I’m on a race against time. The clock tick tocks, prompting me to say goodbye. To one of the most beautiful places, and to the most beautiful people. So I’ve decided to refuse to say goodbye and am going to try my best to fit everyone into my 60L backpack.

I’ve discovered that goodbyes are hard, but new hellos are even harder. Finally getting attached to people and then having to go separate ways only to be expected to do it again. Talk about a broken heart. I’ve come to grow even fonder of heaven; it will be one giant eternal celebration with those I love most. And I won’t even have to smuggle them into my pack.

While I’m excited to embark on a new adventure, I’m more nervous about training camp and meeting the people I’m to call my family for the next year than I am about actually leaving the States. Put me on a plane to a foreign speaking country, and I’ll manage. Enjoy it. But sign me up for a week of summer camp meets college orientation frenzy and I’ll break out in hives. Fetal position? You betcha.

So yeah, new hellos are far from fun for me. Hiding inside my shell is more my thing—it’s safe and it’s comfortable. But it’s not necessarily enjoyable. What I’ve learned [through so much hard experience] is that coming out of my shell and widening my comfortable circle to let more souls occupy it is so very much worth it. But even that doesn’t make goodbyes any easier.

Saying goodbye also means not having a home for a while. And I’m actually beyond excited about that. I’d rather sojourn month to month than settle down in one place for a bajillion years. But I don’t know what home will look like when I get back. Where it will be, who will be there. Who will take me back, if you will.

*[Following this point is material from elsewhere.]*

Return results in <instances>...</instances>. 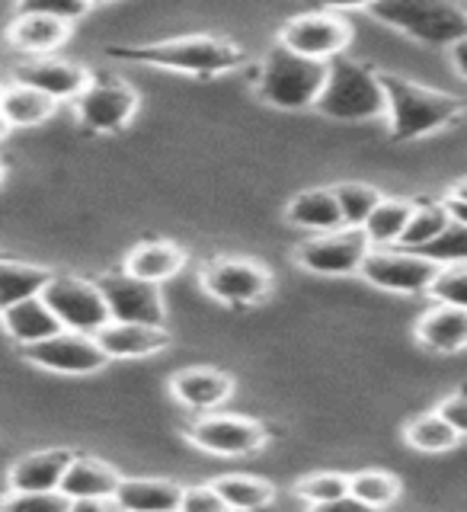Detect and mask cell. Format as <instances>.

Tick tock says the clock. Not like the deadly discovery of Beetee and the Hunger Games crew or in the dangerously carefree style of Kesha [who I guess didn’t learn how to spell? America]. Tick tock it goes, pushing me closer to the moment of finalizing the punctuation of this chapter and pressing the final Oregon flower.

I know with all of my being that this is what I’m supposed to do. I’m not questioning my decision to travel with and for God whatsoever. But this is so much more than giving up eleven months of my life. I’m choosing to give up my home, my “roots”, my close friends. My future. And that is the scariest part of all.

But God is good. God is sovereign. He orchestrates simple notes into one grand, colorful song. He takes the rhythmic and consistent tick tocks of the clock and uses them for His purpose and plan, not bound by date and time.

So I trust. I say my peace and don’t look back. My backpack filled. My heart full.